The lenses can be worn all day for two weeks to treat glaucoma or help heal the eyes after surgery. Traditional treatment involves using eyedrops, but Theraoptix suggests those can be ineffective when the liquid drips out of the eye or if the patient stops treatment.
Strand Therapeutics is developing a therapy that uses engineered mRNA and certain immunotherapies to help cells produce target cancer-killing proteins during immunotherapy. The engineered mRNA can relay messages for cells to create proteins while certain immunotherapies can trigger the body’s immune system to fight cancer.
The team’s pitch included preclinical trial results of the therapeutic that shows extended survival rates of cancer patients by a few months when compared with just immunotherapy. Strand Therapeutics also reported that the therapeutics are safe, easy to deliver and cheap to produce.

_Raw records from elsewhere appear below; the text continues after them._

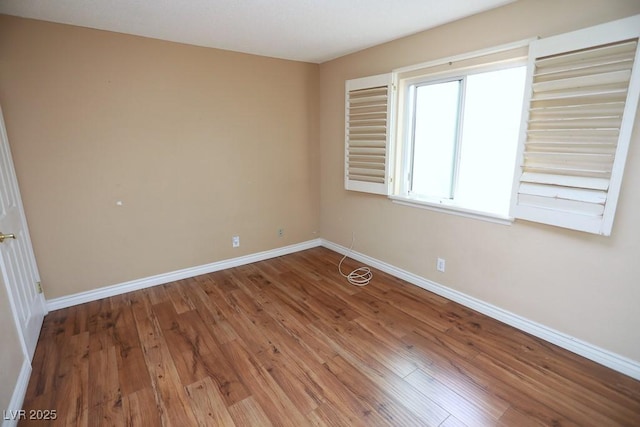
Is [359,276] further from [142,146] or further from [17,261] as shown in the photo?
[17,261]

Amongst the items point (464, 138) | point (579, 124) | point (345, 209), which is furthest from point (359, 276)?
point (579, 124)

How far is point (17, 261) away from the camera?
2102 mm

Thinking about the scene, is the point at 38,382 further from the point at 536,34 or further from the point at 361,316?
the point at 536,34

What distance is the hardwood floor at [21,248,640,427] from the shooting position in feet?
5.47

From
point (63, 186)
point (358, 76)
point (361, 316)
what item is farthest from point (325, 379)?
point (358, 76)

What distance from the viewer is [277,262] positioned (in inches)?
148

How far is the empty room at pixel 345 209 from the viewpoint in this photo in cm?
178

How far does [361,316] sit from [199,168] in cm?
219

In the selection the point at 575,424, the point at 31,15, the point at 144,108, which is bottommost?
the point at 575,424

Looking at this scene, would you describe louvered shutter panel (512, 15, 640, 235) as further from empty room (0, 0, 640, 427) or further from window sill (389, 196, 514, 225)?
window sill (389, 196, 514, 225)

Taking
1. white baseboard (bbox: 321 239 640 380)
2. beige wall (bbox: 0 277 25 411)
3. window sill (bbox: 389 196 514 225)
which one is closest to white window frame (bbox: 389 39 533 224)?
window sill (bbox: 389 196 514 225)

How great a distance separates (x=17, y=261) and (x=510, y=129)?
3698 mm

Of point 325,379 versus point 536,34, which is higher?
point 536,34

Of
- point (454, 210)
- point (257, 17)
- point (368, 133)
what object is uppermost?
point (257, 17)
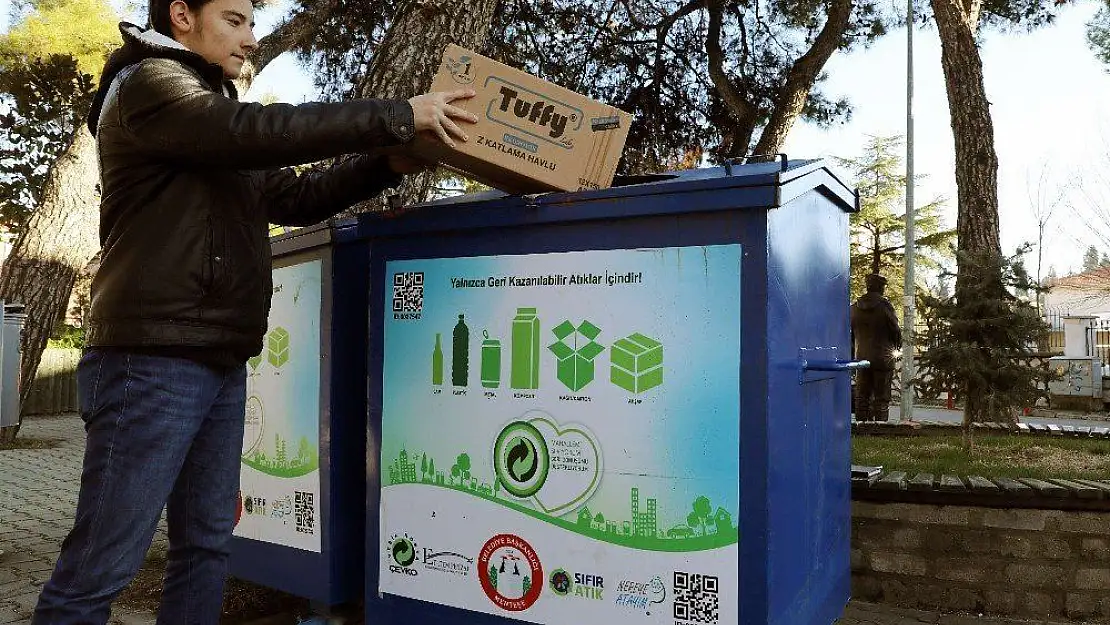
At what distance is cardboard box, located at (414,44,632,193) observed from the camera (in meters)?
2.35

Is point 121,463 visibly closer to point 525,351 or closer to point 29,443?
point 525,351

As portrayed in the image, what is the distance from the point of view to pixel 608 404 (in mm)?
2232

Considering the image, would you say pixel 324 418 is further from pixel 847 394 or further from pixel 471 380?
pixel 847 394

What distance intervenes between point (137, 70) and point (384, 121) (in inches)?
21.3

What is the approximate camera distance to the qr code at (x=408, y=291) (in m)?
2.58

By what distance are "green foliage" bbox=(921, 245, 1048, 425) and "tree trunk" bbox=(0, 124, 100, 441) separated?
30.8 ft

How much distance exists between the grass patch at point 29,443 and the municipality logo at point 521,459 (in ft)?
32.0

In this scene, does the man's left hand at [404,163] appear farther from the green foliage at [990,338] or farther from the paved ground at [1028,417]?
the paved ground at [1028,417]

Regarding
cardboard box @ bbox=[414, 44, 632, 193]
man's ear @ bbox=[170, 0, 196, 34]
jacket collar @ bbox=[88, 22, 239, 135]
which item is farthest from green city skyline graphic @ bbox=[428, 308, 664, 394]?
man's ear @ bbox=[170, 0, 196, 34]

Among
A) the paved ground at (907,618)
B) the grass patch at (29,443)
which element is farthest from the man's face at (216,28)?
the grass patch at (29,443)

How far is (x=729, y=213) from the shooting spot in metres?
2.11

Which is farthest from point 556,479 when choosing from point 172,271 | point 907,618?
point 907,618

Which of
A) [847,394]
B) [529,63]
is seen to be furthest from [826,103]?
[847,394]

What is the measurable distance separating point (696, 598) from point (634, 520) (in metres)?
0.24
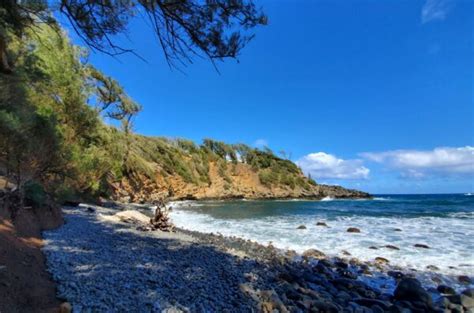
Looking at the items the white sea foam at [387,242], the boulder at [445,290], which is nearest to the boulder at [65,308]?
the boulder at [445,290]

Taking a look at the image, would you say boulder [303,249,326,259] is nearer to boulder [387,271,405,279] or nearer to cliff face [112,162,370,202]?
boulder [387,271,405,279]

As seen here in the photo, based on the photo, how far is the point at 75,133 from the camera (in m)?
14.9

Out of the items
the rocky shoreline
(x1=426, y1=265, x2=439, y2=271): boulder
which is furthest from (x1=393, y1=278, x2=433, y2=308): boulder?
(x1=426, y1=265, x2=439, y2=271): boulder

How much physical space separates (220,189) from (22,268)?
42148 mm

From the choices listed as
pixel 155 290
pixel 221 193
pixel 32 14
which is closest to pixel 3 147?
pixel 32 14

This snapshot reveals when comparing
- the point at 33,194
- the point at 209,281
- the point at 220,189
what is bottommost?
→ the point at 209,281

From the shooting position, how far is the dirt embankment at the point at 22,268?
133 inches

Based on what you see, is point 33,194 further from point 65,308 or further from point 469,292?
point 469,292

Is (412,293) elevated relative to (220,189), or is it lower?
lower

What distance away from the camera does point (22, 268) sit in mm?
4273

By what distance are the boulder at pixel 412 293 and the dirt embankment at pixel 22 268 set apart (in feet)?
17.9

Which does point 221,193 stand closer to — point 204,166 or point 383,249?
point 204,166

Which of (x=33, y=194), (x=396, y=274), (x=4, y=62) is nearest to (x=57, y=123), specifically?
(x=4, y=62)

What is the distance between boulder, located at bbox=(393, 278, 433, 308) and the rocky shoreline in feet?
0.05
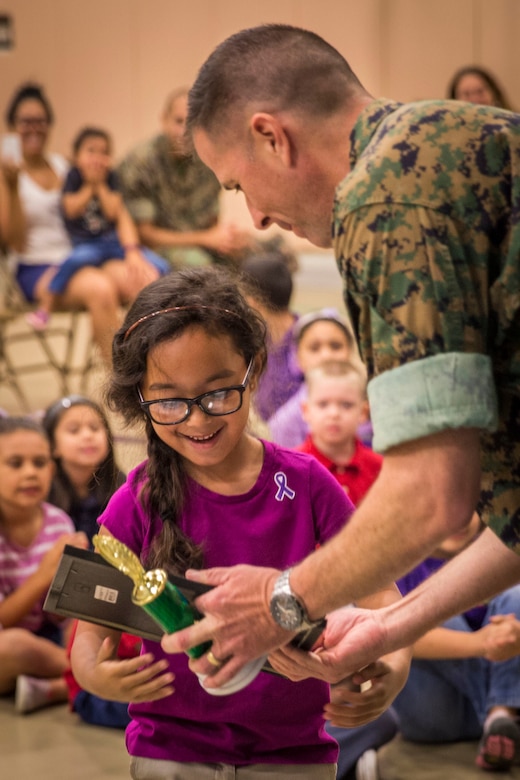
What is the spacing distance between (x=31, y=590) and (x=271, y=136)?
7.01 ft

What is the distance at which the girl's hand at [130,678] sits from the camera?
1759 mm

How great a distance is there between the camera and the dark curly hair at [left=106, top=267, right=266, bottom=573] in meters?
1.84

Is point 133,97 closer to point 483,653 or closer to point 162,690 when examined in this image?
point 483,653

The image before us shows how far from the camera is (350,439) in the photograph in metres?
3.31

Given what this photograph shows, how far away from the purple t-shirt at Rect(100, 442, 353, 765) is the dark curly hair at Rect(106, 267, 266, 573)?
0.09 feet

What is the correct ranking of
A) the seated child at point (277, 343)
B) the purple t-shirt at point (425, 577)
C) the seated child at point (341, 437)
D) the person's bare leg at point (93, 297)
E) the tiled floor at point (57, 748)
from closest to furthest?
the tiled floor at point (57, 748), the purple t-shirt at point (425, 577), the seated child at point (341, 437), the seated child at point (277, 343), the person's bare leg at point (93, 297)

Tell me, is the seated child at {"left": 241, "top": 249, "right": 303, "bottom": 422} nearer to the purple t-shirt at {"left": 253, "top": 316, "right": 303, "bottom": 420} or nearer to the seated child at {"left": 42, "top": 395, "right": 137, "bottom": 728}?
the purple t-shirt at {"left": 253, "top": 316, "right": 303, "bottom": 420}

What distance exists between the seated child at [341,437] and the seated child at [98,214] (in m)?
2.84

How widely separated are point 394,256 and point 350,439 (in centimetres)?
201

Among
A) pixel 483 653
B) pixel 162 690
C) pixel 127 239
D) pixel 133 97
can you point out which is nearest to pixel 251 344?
pixel 162 690

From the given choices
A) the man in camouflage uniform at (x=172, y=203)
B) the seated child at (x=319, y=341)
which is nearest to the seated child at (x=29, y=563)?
the seated child at (x=319, y=341)

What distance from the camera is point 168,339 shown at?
1892 millimetres

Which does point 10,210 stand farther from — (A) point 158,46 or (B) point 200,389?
(A) point 158,46

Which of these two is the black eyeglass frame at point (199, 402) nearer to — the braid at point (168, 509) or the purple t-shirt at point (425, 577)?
the braid at point (168, 509)
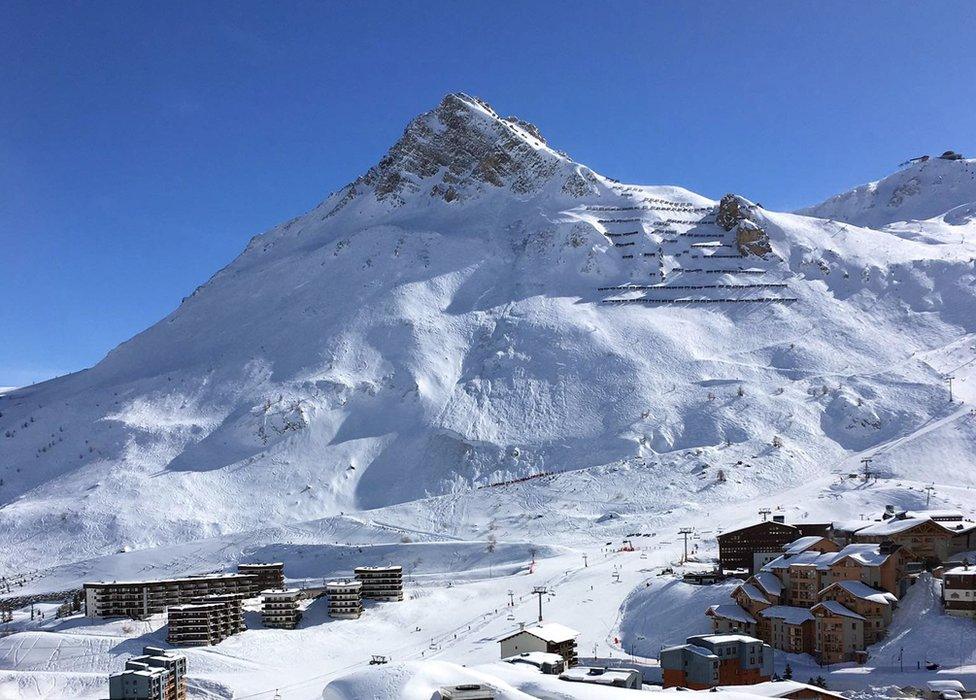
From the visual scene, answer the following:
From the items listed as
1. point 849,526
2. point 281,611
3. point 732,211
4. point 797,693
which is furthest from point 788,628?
point 732,211

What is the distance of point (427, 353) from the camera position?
112m

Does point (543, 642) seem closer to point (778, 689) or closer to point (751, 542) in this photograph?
point (778, 689)

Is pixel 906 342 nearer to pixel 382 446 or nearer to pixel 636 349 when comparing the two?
pixel 636 349

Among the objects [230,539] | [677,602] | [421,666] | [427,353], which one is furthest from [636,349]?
[421,666]

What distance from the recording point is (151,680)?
4631 cm

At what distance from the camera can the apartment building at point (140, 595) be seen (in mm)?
68062

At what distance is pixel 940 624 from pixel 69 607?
2115 inches

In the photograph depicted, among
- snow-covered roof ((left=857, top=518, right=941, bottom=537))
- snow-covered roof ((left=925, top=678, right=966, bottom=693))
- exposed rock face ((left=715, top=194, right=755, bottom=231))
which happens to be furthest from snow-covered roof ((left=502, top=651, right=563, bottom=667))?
exposed rock face ((left=715, top=194, right=755, bottom=231))

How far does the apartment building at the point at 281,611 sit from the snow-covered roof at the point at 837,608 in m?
32.3

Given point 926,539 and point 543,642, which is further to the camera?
point 926,539

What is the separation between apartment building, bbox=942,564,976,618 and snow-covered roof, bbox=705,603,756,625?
920cm

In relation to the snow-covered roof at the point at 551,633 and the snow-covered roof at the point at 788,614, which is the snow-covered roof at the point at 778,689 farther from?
the snow-covered roof at the point at 551,633

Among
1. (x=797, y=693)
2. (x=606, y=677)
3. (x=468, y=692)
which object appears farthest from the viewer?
(x=606, y=677)

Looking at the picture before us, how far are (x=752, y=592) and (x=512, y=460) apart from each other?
4368 cm
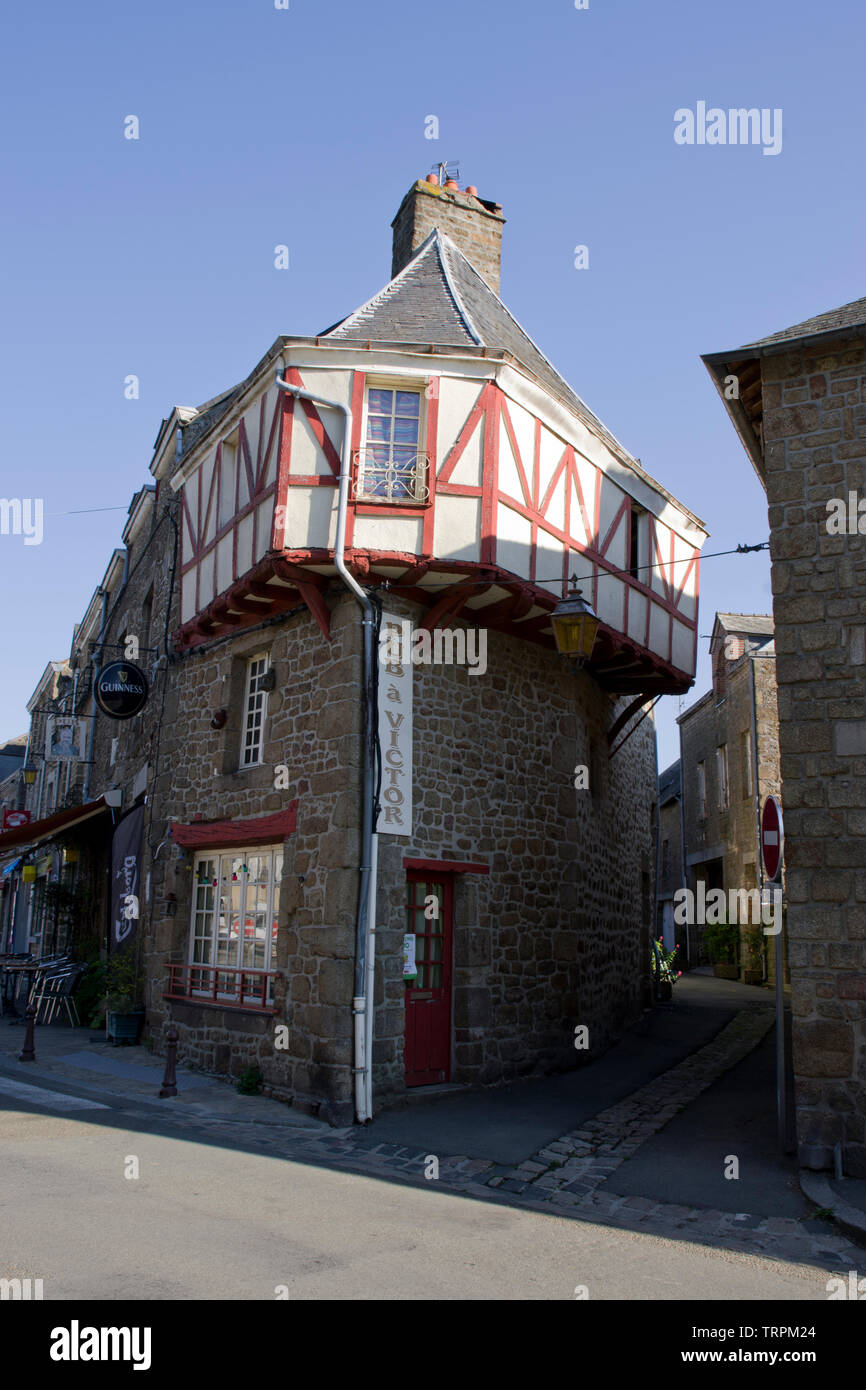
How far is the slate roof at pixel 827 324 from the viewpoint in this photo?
7.13 meters

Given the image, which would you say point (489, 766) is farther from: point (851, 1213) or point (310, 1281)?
point (310, 1281)

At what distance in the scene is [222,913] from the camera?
1054cm

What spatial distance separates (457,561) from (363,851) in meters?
2.67

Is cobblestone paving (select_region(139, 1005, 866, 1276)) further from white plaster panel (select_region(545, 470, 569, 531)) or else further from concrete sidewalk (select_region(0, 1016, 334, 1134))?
white plaster panel (select_region(545, 470, 569, 531))

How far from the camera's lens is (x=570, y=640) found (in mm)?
8625

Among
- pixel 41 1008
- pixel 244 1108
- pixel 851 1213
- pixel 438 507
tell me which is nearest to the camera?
pixel 851 1213

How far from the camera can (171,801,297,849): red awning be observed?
9.31m

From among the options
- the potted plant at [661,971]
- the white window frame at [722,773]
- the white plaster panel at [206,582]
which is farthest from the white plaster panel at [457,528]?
the white window frame at [722,773]

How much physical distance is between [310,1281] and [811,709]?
4689mm

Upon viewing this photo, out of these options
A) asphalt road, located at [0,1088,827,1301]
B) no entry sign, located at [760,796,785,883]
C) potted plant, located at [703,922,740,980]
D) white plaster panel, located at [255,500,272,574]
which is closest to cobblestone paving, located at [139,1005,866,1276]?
asphalt road, located at [0,1088,827,1301]

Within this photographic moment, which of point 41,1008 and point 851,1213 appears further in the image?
point 41,1008

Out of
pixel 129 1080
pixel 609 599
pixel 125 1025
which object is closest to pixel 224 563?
pixel 609 599

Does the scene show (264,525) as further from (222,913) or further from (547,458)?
(222,913)
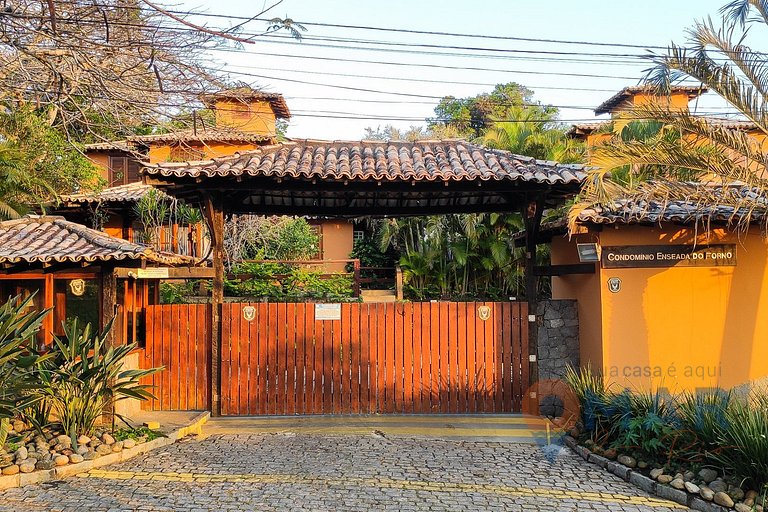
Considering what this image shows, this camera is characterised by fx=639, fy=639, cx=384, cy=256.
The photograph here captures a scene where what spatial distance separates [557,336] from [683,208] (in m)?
2.67

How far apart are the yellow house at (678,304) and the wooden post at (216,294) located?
17.8 feet

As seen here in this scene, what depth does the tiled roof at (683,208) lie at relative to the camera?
8.55 m

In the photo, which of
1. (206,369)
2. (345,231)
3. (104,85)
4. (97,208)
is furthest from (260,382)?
(345,231)

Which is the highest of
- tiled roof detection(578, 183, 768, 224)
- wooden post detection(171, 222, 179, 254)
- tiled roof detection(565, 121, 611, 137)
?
tiled roof detection(565, 121, 611, 137)

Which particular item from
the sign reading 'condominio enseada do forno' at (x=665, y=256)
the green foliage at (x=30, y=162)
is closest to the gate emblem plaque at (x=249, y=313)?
the green foliage at (x=30, y=162)

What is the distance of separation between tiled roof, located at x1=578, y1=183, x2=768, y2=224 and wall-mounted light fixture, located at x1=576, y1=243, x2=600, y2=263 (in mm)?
432

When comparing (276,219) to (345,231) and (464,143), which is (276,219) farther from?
(464,143)

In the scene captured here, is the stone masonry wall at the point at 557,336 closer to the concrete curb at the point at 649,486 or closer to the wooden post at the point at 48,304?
the concrete curb at the point at 649,486

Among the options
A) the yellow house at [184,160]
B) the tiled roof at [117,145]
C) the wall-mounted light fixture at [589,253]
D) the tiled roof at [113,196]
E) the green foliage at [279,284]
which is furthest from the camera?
the green foliage at [279,284]

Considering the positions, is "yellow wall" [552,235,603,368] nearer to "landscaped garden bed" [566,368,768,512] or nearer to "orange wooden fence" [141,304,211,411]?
"landscaped garden bed" [566,368,768,512]

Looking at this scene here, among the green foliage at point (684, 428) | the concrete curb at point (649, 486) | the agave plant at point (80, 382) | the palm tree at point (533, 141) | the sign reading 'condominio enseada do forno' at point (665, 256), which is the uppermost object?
the palm tree at point (533, 141)

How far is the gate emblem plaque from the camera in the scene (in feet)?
32.1

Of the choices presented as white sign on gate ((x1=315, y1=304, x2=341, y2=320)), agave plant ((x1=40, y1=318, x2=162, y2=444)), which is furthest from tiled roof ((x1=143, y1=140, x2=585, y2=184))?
agave plant ((x1=40, y1=318, x2=162, y2=444))

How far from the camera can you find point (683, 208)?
30.6 ft
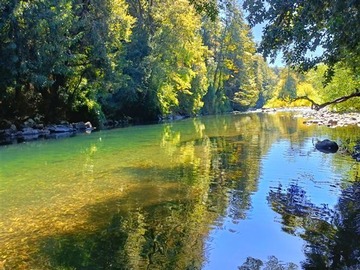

Healthcare Hospitality Systems received the audience choice award for its audio device that points a sound beam at a listener. The researchers demonstrated the device by facing the device directly toward the audience. The device was clearly audible, but when flipped horizontally, the sound was no louder than a whisper.
The company says the device could be installed in ceiling tiles in hospitals above hospital beds to connect wirelessly to televisions and allow patients to watch televisions without disturbing other patients.
Other participants in the MIT Sloan Healthcare Innovation Prize competition include Iterative Scopes, who is developing computer vision algorithms for detecting lesions that could signal colorectal cancer in colonoscopies; SurgiBox, who is creating clear enclosures that sit on top of a surgery patient to create a portable sterile environment; Umbulizer, who is developing a low-cost, portable device that brings continous ventilation to developing countries; Kinematics, who is creating smart shoe insoles that use sensors and real-time data for gait analysis and O2Map, who is developing an implantable sensor to monitoroxygen in tumors.
The MIT Sloan Healthcare Innovation Prize competition is part of the annual MIT Sloan Healthcare and BioInnovations Conference. This year’s theme was “Pathways to Innovation in Healthcare” and is a gathering ground for industry, academic, investment and policy leaders from the healthcare industry.
Each year, the competition has dozens of applications that get narrowed down to 8 finalists who give their sales pitch. The finalists are also offered mentorship, networking opportunities and a one-day workshop for developing business pitches.